Problem requirements: Print every one of the lines below word for word, omitting the pictures.

Supplied data start

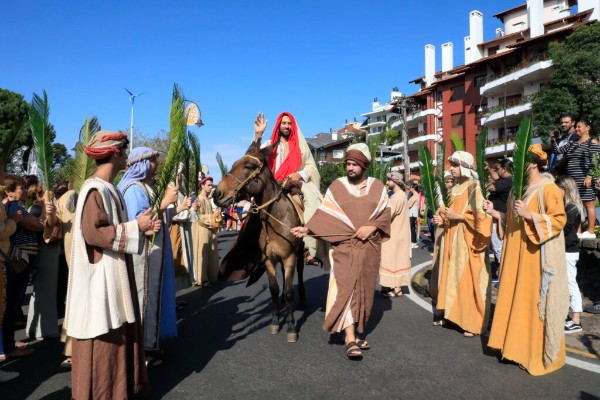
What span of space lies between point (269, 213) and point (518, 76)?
→ 32.6 meters

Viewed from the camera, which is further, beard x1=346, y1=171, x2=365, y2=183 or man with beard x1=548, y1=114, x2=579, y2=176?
man with beard x1=548, y1=114, x2=579, y2=176

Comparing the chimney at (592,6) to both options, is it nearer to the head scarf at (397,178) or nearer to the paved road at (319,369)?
the head scarf at (397,178)

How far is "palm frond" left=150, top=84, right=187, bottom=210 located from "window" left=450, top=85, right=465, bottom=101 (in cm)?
4240

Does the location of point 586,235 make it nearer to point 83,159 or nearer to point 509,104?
point 83,159

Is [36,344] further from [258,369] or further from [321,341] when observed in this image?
[321,341]

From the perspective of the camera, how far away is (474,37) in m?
43.0

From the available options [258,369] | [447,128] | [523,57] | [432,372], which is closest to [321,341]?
[258,369]

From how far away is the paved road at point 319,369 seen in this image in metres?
3.80

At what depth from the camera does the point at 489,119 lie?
36.3 metres

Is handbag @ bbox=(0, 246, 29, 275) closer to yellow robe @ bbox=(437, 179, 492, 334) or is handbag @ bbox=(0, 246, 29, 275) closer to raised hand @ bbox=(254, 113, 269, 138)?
raised hand @ bbox=(254, 113, 269, 138)

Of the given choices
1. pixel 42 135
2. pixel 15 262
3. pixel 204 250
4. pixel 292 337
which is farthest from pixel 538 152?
pixel 204 250

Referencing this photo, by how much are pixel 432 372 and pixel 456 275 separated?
167cm

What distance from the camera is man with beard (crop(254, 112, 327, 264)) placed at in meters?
6.05

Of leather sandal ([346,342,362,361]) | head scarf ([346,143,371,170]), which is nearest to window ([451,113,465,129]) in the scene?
head scarf ([346,143,371,170])
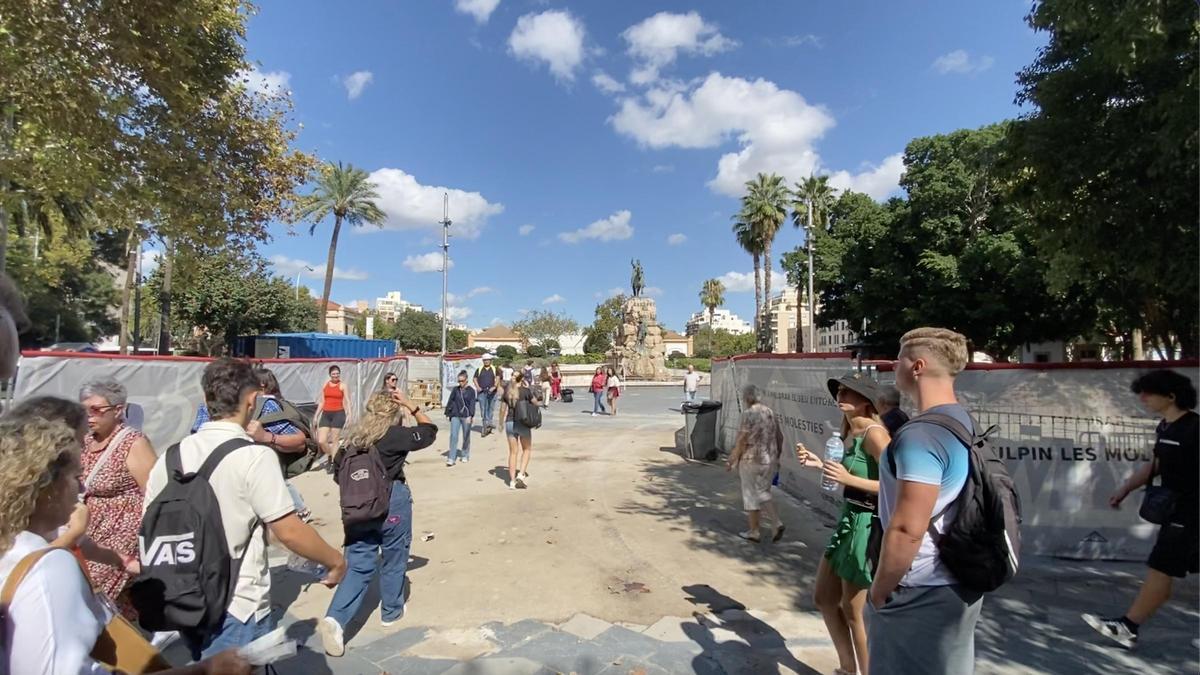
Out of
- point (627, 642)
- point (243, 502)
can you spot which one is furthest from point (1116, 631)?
point (243, 502)

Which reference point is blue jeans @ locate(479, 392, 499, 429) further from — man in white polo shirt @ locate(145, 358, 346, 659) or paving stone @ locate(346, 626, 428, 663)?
man in white polo shirt @ locate(145, 358, 346, 659)

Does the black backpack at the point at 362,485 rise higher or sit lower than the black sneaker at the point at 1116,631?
higher

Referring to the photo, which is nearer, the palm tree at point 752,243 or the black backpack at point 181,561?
the black backpack at point 181,561

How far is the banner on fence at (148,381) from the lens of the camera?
6109mm

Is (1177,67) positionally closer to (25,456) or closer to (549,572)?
(549,572)

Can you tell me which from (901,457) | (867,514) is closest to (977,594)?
(901,457)

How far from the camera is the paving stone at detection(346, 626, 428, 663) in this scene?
376cm

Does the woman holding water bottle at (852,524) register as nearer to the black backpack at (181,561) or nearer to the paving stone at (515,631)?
the paving stone at (515,631)

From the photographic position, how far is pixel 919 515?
1.95 metres

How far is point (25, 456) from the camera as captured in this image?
1607 mm

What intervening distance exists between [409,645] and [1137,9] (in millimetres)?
8095

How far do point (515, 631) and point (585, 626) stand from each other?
0.47m

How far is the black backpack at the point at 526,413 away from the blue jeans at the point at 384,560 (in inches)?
155

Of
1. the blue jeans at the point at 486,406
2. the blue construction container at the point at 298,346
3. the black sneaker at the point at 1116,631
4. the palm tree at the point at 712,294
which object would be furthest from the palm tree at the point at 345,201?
the palm tree at the point at 712,294
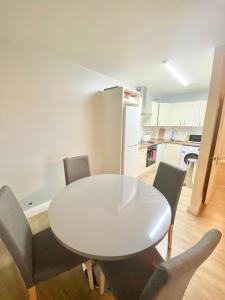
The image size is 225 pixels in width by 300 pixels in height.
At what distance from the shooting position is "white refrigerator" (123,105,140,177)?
288 centimetres

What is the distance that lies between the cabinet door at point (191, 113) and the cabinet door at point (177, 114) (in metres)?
0.09

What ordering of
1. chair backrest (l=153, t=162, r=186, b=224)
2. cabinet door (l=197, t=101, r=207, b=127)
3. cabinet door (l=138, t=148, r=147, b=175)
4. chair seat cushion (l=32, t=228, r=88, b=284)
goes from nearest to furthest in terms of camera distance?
1. chair seat cushion (l=32, t=228, r=88, b=284)
2. chair backrest (l=153, t=162, r=186, b=224)
3. cabinet door (l=138, t=148, r=147, b=175)
4. cabinet door (l=197, t=101, r=207, b=127)

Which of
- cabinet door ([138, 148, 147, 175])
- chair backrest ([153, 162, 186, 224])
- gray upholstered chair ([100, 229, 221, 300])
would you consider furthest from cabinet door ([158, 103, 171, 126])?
gray upholstered chair ([100, 229, 221, 300])

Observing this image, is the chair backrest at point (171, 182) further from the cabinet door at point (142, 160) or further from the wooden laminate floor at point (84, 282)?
the cabinet door at point (142, 160)

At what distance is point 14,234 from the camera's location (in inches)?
36.4

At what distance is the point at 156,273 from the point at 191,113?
14.7 ft

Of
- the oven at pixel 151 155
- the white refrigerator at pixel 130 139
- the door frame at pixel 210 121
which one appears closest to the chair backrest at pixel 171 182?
the door frame at pixel 210 121

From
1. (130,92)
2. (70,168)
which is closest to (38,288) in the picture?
(70,168)

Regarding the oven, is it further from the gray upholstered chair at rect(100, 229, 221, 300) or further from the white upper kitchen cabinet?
the gray upholstered chair at rect(100, 229, 221, 300)

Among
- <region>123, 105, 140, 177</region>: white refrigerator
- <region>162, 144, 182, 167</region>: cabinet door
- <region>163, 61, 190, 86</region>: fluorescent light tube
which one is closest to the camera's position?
<region>163, 61, 190, 86</region>: fluorescent light tube

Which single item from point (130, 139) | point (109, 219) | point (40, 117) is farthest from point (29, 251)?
point (130, 139)

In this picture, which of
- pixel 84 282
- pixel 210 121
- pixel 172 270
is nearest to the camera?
pixel 172 270

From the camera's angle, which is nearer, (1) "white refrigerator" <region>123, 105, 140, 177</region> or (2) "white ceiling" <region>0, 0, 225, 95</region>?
(2) "white ceiling" <region>0, 0, 225, 95</region>

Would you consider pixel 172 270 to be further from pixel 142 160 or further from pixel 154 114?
pixel 154 114
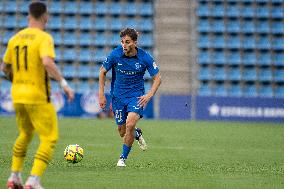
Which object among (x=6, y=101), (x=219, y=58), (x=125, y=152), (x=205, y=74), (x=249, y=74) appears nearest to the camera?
(x=125, y=152)

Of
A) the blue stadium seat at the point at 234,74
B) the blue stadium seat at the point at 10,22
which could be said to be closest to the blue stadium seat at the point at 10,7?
the blue stadium seat at the point at 10,22

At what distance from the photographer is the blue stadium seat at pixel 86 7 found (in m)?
36.7

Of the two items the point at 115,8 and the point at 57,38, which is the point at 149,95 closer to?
the point at 57,38

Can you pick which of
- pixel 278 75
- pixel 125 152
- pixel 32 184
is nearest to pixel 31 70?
pixel 32 184

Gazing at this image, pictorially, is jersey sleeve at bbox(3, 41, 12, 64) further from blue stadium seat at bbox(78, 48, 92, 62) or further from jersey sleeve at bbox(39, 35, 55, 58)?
blue stadium seat at bbox(78, 48, 92, 62)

Supplied data end

Solution for this exercise:
What span of space lies between point (269, 213) and point (518, 76)?
→ 32.6 meters

Viewed from the camera, which is further, beard x1=346, y1=171, x2=365, y2=183 or man with beard x1=548, y1=114, x2=579, y2=176?
man with beard x1=548, y1=114, x2=579, y2=176

Comparing the chimney at (592,6) to both options, is it nearer to the head scarf at (397,178) or nearer to the paved road at (319,369)?
the head scarf at (397,178)

How far is "palm frond" left=150, top=84, right=187, bottom=210 located from "window" left=450, top=85, right=465, bottom=101 (in cm)?
4240

Does the location of point 586,235 make it nearer to point 83,159 or nearer to point 509,104?
point 83,159

Is [36,344] further from [258,369] or further from [321,341] when observed in this image?
[321,341]

From the perspective of the camera, how far away is (474,37) in m?
43.0

From the available options [258,369] | [447,128] | [523,57] | [432,372], which is closest to [321,341]?
[258,369]

From how far away is the paved road at point 319,369 seen in this image in metres?
3.80

At what depth from the camera does the point at 489,119 lie?
36.3 metres

Is handbag @ bbox=(0, 246, 29, 275) closer to yellow robe @ bbox=(437, 179, 492, 334) or is handbag @ bbox=(0, 246, 29, 275) closer to raised hand @ bbox=(254, 113, 269, 138)?
raised hand @ bbox=(254, 113, 269, 138)

Of the given choices
1. pixel 42 135
2. pixel 15 262
3. pixel 204 250
4. pixel 292 337
which is farthest from pixel 538 152?
pixel 204 250

Referencing this photo, by how much are pixel 432 372 and pixel 456 275 separated?
167cm

What distance from the camera is man with beard (crop(254, 112, 327, 264)) placed at in meters?
6.05

Of leather sandal ([346,342,362,361]) | head scarf ([346,143,371,170]), which is nearest to window ([451,113,465,129]) in the scene?
head scarf ([346,143,371,170])
Out of
- point (627, 642)
- point (243, 502)
can you spot which one is furthest from point (1116, 631)?
point (243, 502)

Which reference point is blue jeans @ locate(479, 392, 499, 429) further from — man in white polo shirt @ locate(145, 358, 346, 659) or paving stone @ locate(346, 626, 428, 663)?
man in white polo shirt @ locate(145, 358, 346, 659)

Does the black backpack at the point at 362,485 rise higher or sit lower than the black sneaker at the point at 1116,631?
higher

Referring to the photo, which is nearer, the palm tree at point 752,243 or the black backpack at point 181,561?
the black backpack at point 181,561

How far is the banner on fence at (148,381) from the lens of the camera?
6109mm

Is (1177,67) positionally closer to (25,456) or closer to (549,572)?
(549,572)

Can you tell me which from (901,457) | (867,514) is closest to (977,594)?
(901,457)

How far from the camera is the paving stone at detection(346, 626, 428, 663) in this scene?
376cm

Does the woman holding water bottle at (852,524) register as nearer to the black backpack at (181,561) or nearer to the paving stone at (515,631)?
the paving stone at (515,631)

From the photographic position, how far is pixel 919 515?
1.95 metres

How far is point (25, 456) from the camera as captured in this image?
1607 mm

What intervening distance exists between [409,645] and [1137,9] (in millimetres)?
8095

How far do point (515, 631) and point (585, 626) stand from each other?
0.47m

How far is the black backpack at the point at 526,413 away from the blue jeans at the point at 384,560 (in inches)?
155

Of
1. the blue jeans at the point at 486,406
2. the blue construction container at the point at 298,346
3. the black sneaker at the point at 1116,631
4. the palm tree at the point at 712,294
which object would be furthest from the palm tree at the point at 345,201?
the palm tree at the point at 712,294
The image size is 225 pixels in width by 300 pixels in height.
At what distance from the shooting position is "white refrigerator" (123,105,140,177)?
288 centimetres

What is the distance that lies between the cabinet door at point (191, 113) and the cabinet door at point (177, 114) (in metres)?
0.09

What ordering of
1. chair backrest (l=153, t=162, r=186, b=224)
2. cabinet door (l=197, t=101, r=207, b=127)
3. cabinet door (l=138, t=148, r=147, b=175)
4. chair seat cushion (l=32, t=228, r=88, b=284)
goes from nearest to furthest in terms of camera distance?
1. chair seat cushion (l=32, t=228, r=88, b=284)
2. chair backrest (l=153, t=162, r=186, b=224)
3. cabinet door (l=138, t=148, r=147, b=175)
4. cabinet door (l=197, t=101, r=207, b=127)

Which of
- cabinet door ([138, 148, 147, 175])
- chair backrest ([153, 162, 186, 224])
- gray upholstered chair ([100, 229, 221, 300])
would you consider furthest from cabinet door ([158, 103, 171, 126])?
gray upholstered chair ([100, 229, 221, 300])

Observing this image, is the chair backrest at point (171, 182) further from the cabinet door at point (142, 160) or further from the wooden laminate floor at point (84, 282)?
the cabinet door at point (142, 160)

At what distance is point 14,234 from the camera's location (in inches)?
36.4

At what distance is the point at 156,273 from the point at 191,113?
14.7 ft

Of
- the oven at pixel 151 155
- the white refrigerator at pixel 130 139
- the door frame at pixel 210 121
which one appears closest to the chair backrest at pixel 171 182?
the door frame at pixel 210 121

From
1. (130,92)
2. (70,168)
which is closest to (38,288) in the picture?
(70,168)

Regarding the oven, is it further from the gray upholstered chair at rect(100, 229, 221, 300) or further from the white upper kitchen cabinet?
the gray upholstered chair at rect(100, 229, 221, 300)

Among
- <region>123, 105, 140, 177</region>: white refrigerator
- <region>162, 144, 182, 167</region>: cabinet door
- <region>163, 61, 190, 86</region>: fluorescent light tube
which one is closest to the camera's position?
<region>163, 61, 190, 86</region>: fluorescent light tube

Which single item from point (130, 139) | point (109, 219) | point (40, 117) is farthest from point (29, 251)?
point (130, 139)

In this picture, which of
- pixel 84 282
- pixel 210 121
- pixel 172 270
is nearest to the camera?
pixel 172 270

From the camera's angle, which is nearer, (1) "white refrigerator" <region>123, 105, 140, 177</region> or (2) "white ceiling" <region>0, 0, 225, 95</region>?
(2) "white ceiling" <region>0, 0, 225, 95</region>

Would you consider pixel 172 270 to be further from pixel 142 160 or further from pixel 154 114?
pixel 154 114
Which object among (x=6, y=101), (x=219, y=58), (x=125, y=152), (x=205, y=74), (x=249, y=74) appears nearest to the camera?
(x=125, y=152)

Of
A) the blue stadium seat at the point at 234,74
B) the blue stadium seat at the point at 10,22
which could be said to be closest to the blue stadium seat at the point at 10,7?
the blue stadium seat at the point at 10,22

At what distance from the photographer is the blue stadium seat at pixel 86 7 found (in m)?
36.7

Of the two items the point at 115,8 and the point at 57,38, which is the point at 149,95 closer to?
the point at 57,38

Can you pick which of
- pixel 278 75
- pixel 125 152
- pixel 32 184
is nearest to pixel 31 70?
pixel 32 184

Gazing at this image, pictorially, is jersey sleeve at bbox(3, 41, 12, 64) further from blue stadium seat at bbox(78, 48, 92, 62) or further from jersey sleeve at bbox(39, 35, 55, 58)?
blue stadium seat at bbox(78, 48, 92, 62)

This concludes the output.